[REQUIRED WORK]
Hunt through the entries for the word "provides" and copy each line in which it appears.

[MATERIAL SHOWN]
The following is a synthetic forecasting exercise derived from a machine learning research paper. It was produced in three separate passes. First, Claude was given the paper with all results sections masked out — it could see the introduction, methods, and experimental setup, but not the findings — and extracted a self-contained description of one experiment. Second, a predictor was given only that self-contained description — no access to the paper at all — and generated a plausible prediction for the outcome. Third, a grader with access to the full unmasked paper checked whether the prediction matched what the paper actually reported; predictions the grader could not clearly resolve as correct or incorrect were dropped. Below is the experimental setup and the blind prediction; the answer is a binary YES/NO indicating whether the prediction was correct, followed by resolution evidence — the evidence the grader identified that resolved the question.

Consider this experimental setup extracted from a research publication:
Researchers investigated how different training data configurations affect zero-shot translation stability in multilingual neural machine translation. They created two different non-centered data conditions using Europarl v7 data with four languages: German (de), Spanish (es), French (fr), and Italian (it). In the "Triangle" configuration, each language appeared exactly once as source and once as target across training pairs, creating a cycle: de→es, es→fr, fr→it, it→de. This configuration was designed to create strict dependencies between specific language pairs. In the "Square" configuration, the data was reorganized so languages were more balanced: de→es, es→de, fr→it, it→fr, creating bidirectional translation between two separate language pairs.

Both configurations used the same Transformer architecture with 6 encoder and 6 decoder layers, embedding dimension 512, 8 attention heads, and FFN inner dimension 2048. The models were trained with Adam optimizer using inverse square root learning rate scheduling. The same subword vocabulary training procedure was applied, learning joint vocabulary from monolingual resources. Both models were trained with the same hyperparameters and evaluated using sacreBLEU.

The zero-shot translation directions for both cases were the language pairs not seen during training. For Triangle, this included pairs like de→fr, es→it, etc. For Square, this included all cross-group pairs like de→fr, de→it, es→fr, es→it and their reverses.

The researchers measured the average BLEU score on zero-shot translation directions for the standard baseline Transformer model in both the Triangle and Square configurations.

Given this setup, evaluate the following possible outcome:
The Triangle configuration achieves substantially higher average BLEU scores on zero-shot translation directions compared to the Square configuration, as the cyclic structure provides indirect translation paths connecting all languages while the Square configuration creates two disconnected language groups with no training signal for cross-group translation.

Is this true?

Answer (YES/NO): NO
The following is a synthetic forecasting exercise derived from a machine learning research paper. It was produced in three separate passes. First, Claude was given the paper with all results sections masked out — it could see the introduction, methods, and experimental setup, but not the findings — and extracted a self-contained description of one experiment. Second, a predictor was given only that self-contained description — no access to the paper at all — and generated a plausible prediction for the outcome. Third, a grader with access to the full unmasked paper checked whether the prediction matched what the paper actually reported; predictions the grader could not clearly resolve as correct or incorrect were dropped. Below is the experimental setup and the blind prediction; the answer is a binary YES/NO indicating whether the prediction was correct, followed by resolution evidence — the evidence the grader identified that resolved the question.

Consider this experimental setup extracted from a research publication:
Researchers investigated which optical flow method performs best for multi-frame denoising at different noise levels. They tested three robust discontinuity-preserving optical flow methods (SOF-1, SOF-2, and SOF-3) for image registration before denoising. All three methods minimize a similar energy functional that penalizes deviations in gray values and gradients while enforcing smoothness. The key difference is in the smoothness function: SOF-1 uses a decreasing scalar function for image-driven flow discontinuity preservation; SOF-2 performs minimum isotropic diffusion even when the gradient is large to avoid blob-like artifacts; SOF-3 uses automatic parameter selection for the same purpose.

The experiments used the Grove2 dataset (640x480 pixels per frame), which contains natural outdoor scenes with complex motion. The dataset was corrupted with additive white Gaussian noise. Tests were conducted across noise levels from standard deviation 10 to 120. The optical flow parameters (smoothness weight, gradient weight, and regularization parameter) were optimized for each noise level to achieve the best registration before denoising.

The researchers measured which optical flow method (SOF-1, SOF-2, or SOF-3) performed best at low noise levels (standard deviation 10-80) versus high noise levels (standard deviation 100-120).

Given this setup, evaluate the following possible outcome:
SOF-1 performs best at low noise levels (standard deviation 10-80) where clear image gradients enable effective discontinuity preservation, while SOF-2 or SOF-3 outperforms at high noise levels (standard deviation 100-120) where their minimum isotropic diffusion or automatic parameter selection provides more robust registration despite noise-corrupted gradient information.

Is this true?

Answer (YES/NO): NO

[REPLY TO THE EXERCISE]
The Triangle configuration achieves substantially higher average BLEU scores on zero-shot translation directions compared to the Square configuration, as the cyclic structure provides indirect translation paths connecting all languages while the Square configuration creates two disconnected language groups with no training signal for cross-group translation.
SOF-1 performs best at low noise levels (standard deviation 10-80) where clear image gradients enable effective discontinuity preservation, while SOF-2 or SOF-3 outperforms at high noise levels (standard deviation 100-120) where their minimum isotropic diffusion or automatic parameter selection provides more robust registration despite noise-corrupted gradient information.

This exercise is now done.